[What needs to be done]:
Restate the data word for word. Leave the pictures out.

START Provided records

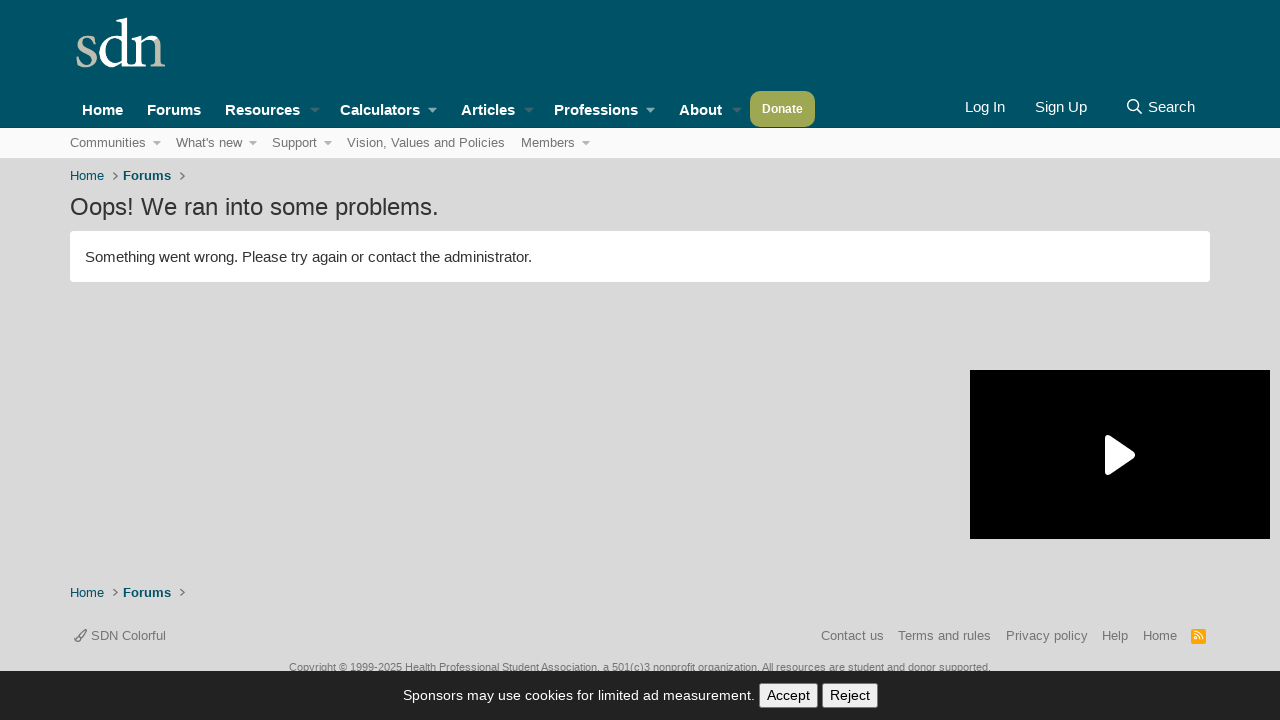

--- FILE ---
content_type: application/javascript; charset=utf-8
request_url: https://fundingchoicesmessages.google.com/f/AGSKWxUcT96S7_ChQpi_Vb6jEaxSEQn7znRHtFGUfI3glrjm4nsVMAy8OrjZyAxPWROhEdow-f1anpiHOkjnEqSgxCb_e3wJ5wvTMMCwwyBb4ixHYRNUcX-sPuJ1yaXVZsEyjTdK6Miv?fccs=W251bGwsbnVsbCxudWxsLG51bGwsbnVsbCxudWxsLFsxNzY4NTA0MzQ4LDQ3ODAwMDAwMF0sbnVsbCxudWxsLG51bGwsW251bGwsWzddXSwiaHR0cHM6Ly9mb3J1bXMuc3R1ZGVudGRvY3Rvci5uZXQvdGhyZWFkcy9mYW1pbHktbWVkLXBlcnNvbmFsLXN0YXRlbWVudC1oZWxwLjk1NjQxMS8iLG51bGwsW1s4LCJNOWxrelVhWkRzZyJdLFs5LCJlbi1VUyJdLFsxOSwiMiJdLFsxNywiWzBdIl0sWzI0LCIiXSxbMjksImZhbHNlIl1dXQ
body_size: -225
content:
if (typeof __googlefc.fcKernelManager.run === 'function') {"use strict";this.default_ContributorServingResponseClientJs=this.default_ContributorServingResponseClientJs||{};(function(_){var window=this;
try{
var OH=function(a){this.A=_.t(a)};_.u(OH,_.J);var PH=_.Zc(OH);var QH=function(a,b,c){this.B=a;this.params=b;this.j=c;this.l=_.F(this.params,4);this.o=new _.bh(this.B.document,_.O(this.params,3),new _.Og(_.Ok(this.j)))};QH.prototype.run=function(){if(_.P(this.params,10)){var a=this.o;var b=_.ch(a);b=_.Jd(b,4);_.gh(a,b)}a=_.Pk(this.j)?_.Xd(_.Pk(this.j)):new _.Zd;_.$d(a,9);_.F(a,4)!==1&&_.H(a,4,this.l===2||this.l===3?1:2);_.Dg(this.params,5)&&(b=_.O(this.params,5),_.fg(a,6,b));return a};var RH=function(){};RH.prototype.run=function(a,b){var c,d;return _.v(function(e){c=PH(b);d=(new QH(a,c,_.A(c,_.Nk,2))).run();return e.return({ia:_.L(d)})})};_.Rk(8,new RH);
}catch(e){_._DumpException(e)}
}).call(this,this.default_ContributorServingResponseClientJs);
// Google Inc.

//# sourceURL=/_/mss/boq-content-ads-contributor/_/js/k=boq-content-ads-contributor.ContributorServingResponseClientJs.en_US.M9lkzUaZDsg.es5.O/d=1/exm=kernel_loader,loader_js_executable/ed=1/rs=AJlcJMzanTQvnnVdXXtZinnKRQ21NfsPog/m=web_iab_tcf_v2_signal_executable
__googlefc.fcKernelManager.run('\x5b\x5b\x5b8,\x22\x5bnull,\x5b\x5bnull,null,null,\\\x22https:\/\/fundingchoicesmessages.google.com\/f\/AGSKWxV_ESpTKrAAvIlD_MBvw4RIKoEvzvMreLQdCPikPT62DyIedBx-ME_B0OujTkCptsNwDvZxbhsz0hAxj6nEYnULaMvBWnkk-KheDcN3tdOo4i8zjEIq1kAPLTPeOxQu0lXro3up\\\x22\x5d,null,null,\x5bnull,null,null,\\\x22https:\/\/fundingchoicesmessages.google.com\/el\/AGSKWxV66HZI_m0TtEYu6n8J8nSADa45Qyk8nscaiFjydMjrR65q2p36z0sU6iLPcg4NwEJJniY9v4aaO9WNxIOCoh4UwLhBM60LC_3g8nx3xq2jylvmTqQrr6-Pt-9SNnU7JVS_mIzG\\\x22\x5d,null,\x5bnull,\x5b7\x5d\x5d\x5d,\\\x22studentdoctor.net\\\x22,1,\\\x22en\\\x22,null,null,null,null,1\x5d\x22\x5d\x5d,\x5bnull,null,null,\x22https:\/\/fundingchoicesmessages.google.com\/f\/AGSKWxWyNdxCw9tfKVE-zH6gGcKi8m_8Emgx2UIOMe6HmKlNcBByLfzXuo02-yxxeHbw7ki1kR332XmtGBZt9p6Y89j8zHIWVtHhLqUnhyqt2r-pMBHYwmncEd0L5EW3MTNpEkZKKTdR\x22\x5d\x5d');}

--- FILE ---
content_type: application/javascript; charset=utf-8
request_url: https://fundingchoicesmessages.google.com/f/AGSKWxXcCsGR1IAOLKUHSwp-zi29in-OloLuJP7wKA1RgLRcfpDalsN4ek6LVm4S2jkz93MM_lJBV0u-nbcAWOFP3roj2gQG1jam-APoIapok0tenJeadim9aQhffp1yGHU11fZPkkBwpnGeErJ7Kvf7POcsTSzw4s63q1_lkYu8-TZuIRJrhRufj4fdOtA=/_&program=revshare&/direct_ads./ad/sponsored-.swf?popupiniframe=/secondads.
body_size: -1288
content:
window['4e60e7f3-fdb0-40c5-b98c-c02c763a114e'] = true;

END Provided records

[Task response]:
--- FILE ---
content_type: application/javascript; charset=utf-8
request_url: https://fundingchoicesmessages.google.com/f/AGSKWxUcT96S7_ChQpi_Vb6jEaxSEQn7znRHtFGUfI3glrjm4nsVMAy8OrjZyAxPWROhEdow-f1anpiHOkjnEqSgxCb_e3wJ5wvTMMCwwyBb4ixHYRNUcX-sPuJ1yaXVZsEyjTdK6Miv?fccs=W251bGwsbnVsbCxudWxsLG51bGwsbnVsbCxudWxsLFsxNzY4NTA0MzQ4LDQ3ODAwMDAwMF0sbnVsbCxudWxsLG51bGwsW251bGwsWzddXSwiaHR0cHM6Ly9mb3J1bXMuc3R1ZGVudGRvY3Rvci5uZXQvdGhyZWFkcy9mYW1pbHktbWVkLXBlcnNvbmFsLXN0YXRlbWVudC1oZWxwLjk1NjQxMS8iLG51bGwsW1s4LCJNOWxrelVhWkRzZyJdLFs5LCJlbi1VUyJdLFsxOSwiMiJdLFsxNywiWzBdIl0sWzI0LCIiXSxbMjksImZhbHNlIl1dXQ
body_size: -225
content:
if (typeof __googlefc.fcKernelManager.run === 'function') {"use strict";this.default_ContributorServingResponseClientJs=this.default_ContributorServingResponseClientJs||{};(function(_){var window=this;
try{
var OH=function(a){this.A=_.t(a)};_.u(OH,_.J);var PH=_.Zc(OH);var QH=function(a,b,c){this.B=a;this.params=b;this.j=c;this.l=_.F(this.params,4);this.o=new _.bh(this.B.document,_.O(this.params,3),new _.Og(_.Ok(this.j)))};QH.prototype.run=function(){if(_.P(this.params,10)){var a=this.o;var b=_.ch(a);b=_.Jd(b,4);_.gh(a,b)}a=_.Pk(this.j)?_.Xd(_.Pk(this.j)):new _.Zd;_.$d(a,9);_.F(a,4)!==1&&_.H(a,4,this.l===2||this.l===3?1:2);_.Dg(this.params,5)&&(b=_.O(this.params,5),_.fg(a,6,b));return a};var RH=function(){};RH.prototype.run=function(a,b){var c,d;return _.v(function(e){c=PH(b);d=(new QH(a,c,_.A(c,_.Nk,2))).run();return e.return({ia:_.L(d)})})};_.Rk(8,new RH);
}catch(e){_._DumpException(e)}
}).call(this,this.default_ContributorServingResponseClientJs);
// Google Inc.

//# sourceURL=/_/mss/boq-content-ads-contributor/_/js/k=boq-content-ads-contributor.ContributorServingResponseClientJs.en_US.M9lkzUaZDsg.es5.O/d=1/exm=kernel_loader,loader_js_executable/ed=1/rs=AJlcJMzanTQvnnVdXXtZinnKRQ21NfsPog/m=web_iab_tcf_v2_signal_executable
__googlefc.fcKernelManager.run('\x5b\x5b\x5b8,\x22\x5bnull,\x5b\x5bnull,null,null,\\\x22https:\/\/fundingchoicesmessages.google.com\/f\/AGSKWxV_ESpTKrAAvIlD_MBvw4RIKoEvzvMreLQdCPikPT62DyIedBx-ME_B0OujTkCptsNwDvZxbhsz0hAxj6nEYnULaMvBWnkk-KheDcN3tdOo4i8zjEIq1kAPLTPeOxQu0lXro3up\\\x22\x5d,null,null,\x5bnull,null,null,\\\x22https:\/\/fundingchoicesmessages.google.com\/el\/AGSKWxV66HZI_m0TtEYu6n8J8nSADa45Qyk8nscaiFjydMjrR65q2p36z0sU6iLPcg4NwEJJniY9v4aaO9WNxIOCoh4UwLhBM60LC_3g8nx3xq2jylvmTqQrr6-Pt-9SNnU7JVS_mIzG\\\x22\x5d,null,\x5bnull,\x5b7\x5d\x5d\x5d,\\\x22studentdoctor.net\\\x22,1,\\\x22en\\\x22,null,null,null,null,1\x5d\x22\x5d\x5d,\x5bnull,null,null,\x22https:\/\/fundingchoicesmessages.google.com\/f\/AGSKWxWyNdxCw9tfKVE-zH6gGcKi8m_8Emgx2UIOMe6HmKlNcBByLfzXuo02-yxxeHbw7ki1kR332XmtGBZt9p6Y89j8zHIWVtHhLqUnhyqt2r-pMBHYwmncEd0L5EW3MTNpEkZKKTdR\x22\x5d\x5d');}

--- FILE ---
content_type: application/javascript; charset=utf-8
request_url: https://fundingchoicesmessages.google.com/f/AGSKWxXcCsGR1IAOLKUHSwp-zi29in-OloLuJP7wKA1RgLRcfpDalsN4ek6LVm4S2jkz93MM_lJBV0u-nbcAWOFP3roj2gQG1jam-APoIapok0tenJeadim9aQhffp1yGHU11fZPkkBwpnGeErJ7Kvf7POcsTSzw4s63q1_lkYu8-TZuIRJrhRufj4fdOtA=/_&program=revshare&/direct_ads./ad/sponsored-.swf?popupiniframe=/secondads.
body_size: -1288
content:
window['4e60e7f3-fdb0-40c5-b98c-c02c763a114e'] = true;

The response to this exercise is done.